(Short web captions)
__________________________________________________
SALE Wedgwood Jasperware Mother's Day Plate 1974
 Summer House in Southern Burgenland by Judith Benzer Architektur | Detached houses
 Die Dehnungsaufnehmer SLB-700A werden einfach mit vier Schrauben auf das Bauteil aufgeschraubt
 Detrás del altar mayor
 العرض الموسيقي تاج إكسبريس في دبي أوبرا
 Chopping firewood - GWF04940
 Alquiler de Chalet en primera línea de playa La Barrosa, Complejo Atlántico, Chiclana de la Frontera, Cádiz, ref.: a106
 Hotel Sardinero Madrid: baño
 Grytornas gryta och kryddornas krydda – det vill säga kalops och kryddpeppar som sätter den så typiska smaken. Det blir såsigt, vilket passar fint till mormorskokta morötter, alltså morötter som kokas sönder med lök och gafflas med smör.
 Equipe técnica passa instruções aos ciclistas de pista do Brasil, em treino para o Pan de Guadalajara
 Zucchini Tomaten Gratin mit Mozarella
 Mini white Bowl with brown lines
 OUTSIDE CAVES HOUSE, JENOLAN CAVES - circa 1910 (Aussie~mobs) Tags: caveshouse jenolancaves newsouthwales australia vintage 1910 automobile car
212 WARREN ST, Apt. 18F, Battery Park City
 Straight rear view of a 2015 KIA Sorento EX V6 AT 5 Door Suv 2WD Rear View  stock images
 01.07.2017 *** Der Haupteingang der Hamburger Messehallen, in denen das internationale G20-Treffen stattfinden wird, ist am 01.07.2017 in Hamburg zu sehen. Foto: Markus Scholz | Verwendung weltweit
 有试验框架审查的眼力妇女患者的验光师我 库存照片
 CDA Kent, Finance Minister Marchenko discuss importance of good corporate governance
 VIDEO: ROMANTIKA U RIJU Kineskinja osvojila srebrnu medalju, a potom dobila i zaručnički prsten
__________________________________________________
# TASK PROMPT:
The entries above should be repeated exactly, every one of them.

# RESULT OF THIS EXERCISE:
SALE Wedgwood Jasperware Mother's Day Plate 1974
 Summer House in Southern Burgenland by Judith Benzer Architektur | Detached houses
 Die Dehnungsaufnehmer SLB-700A werden einfach mit vier Schrauben auf das Bauteil aufgeschraubt
 Detrás del altar mayor
 العرض الموسيقي تاج إكسبريس في دبي أوبرا
 Chopping firewood - GWF04940
 Alquiler de Chalet en primera línea de playa La Barrosa, Complejo Atlántico, Chiclana de la Frontera, Cádiz, ref.: a106
 Hotel Sardinero Madrid: baño
 Grytornas gryta och kryddornas krydda – det vill säga kalops och kryddpeppar som sätter den så typiska smaken. Det blir såsigt, vilket passar fint till mormorskokta morötter, alltså morötter som kokas sönder med lök och gafflas med smör.
 Equipe técnica passa instruções aos ciclistas de pista do Brasil, em treino para o Pan de Guadalajara
 Zucchini Tomaten Gratin mit Mozarella
 Mini white Bowl with brown lines
 OUTSIDE CAVES HOUSE, JENOLAN CAVES - circa 1910 (Aussie~mobs) Tags: caveshouse jenolancaves newsouthwales australia vintage 1910 automobile car
212 WARREN ST, Apt. 18F, Battery Park City
 Straight rear view of a 2015 KIA Sorento EX V6 AT 5 Door Suv 2WD Rear View  stock images
 01.07.2017 *** Der Haupteingang der Hamburger Messehallen, in denen das internationale G20-Treffen stattfinden wird, ist am 01.07.2017 in Hamburg zu sehen. Foto: Markus Scholz | Verwendung weltweit
 有试验框架审查的眼力妇女患者的验光师我 库存照片
 CDA Kent, Finance Minister Marchenko discuss importance of good corporate governance
 VIDEO: ROMANTIKA U RIJU Kineskinja osvojila srebrnu medalju, a potom dobila i zaručnički prsten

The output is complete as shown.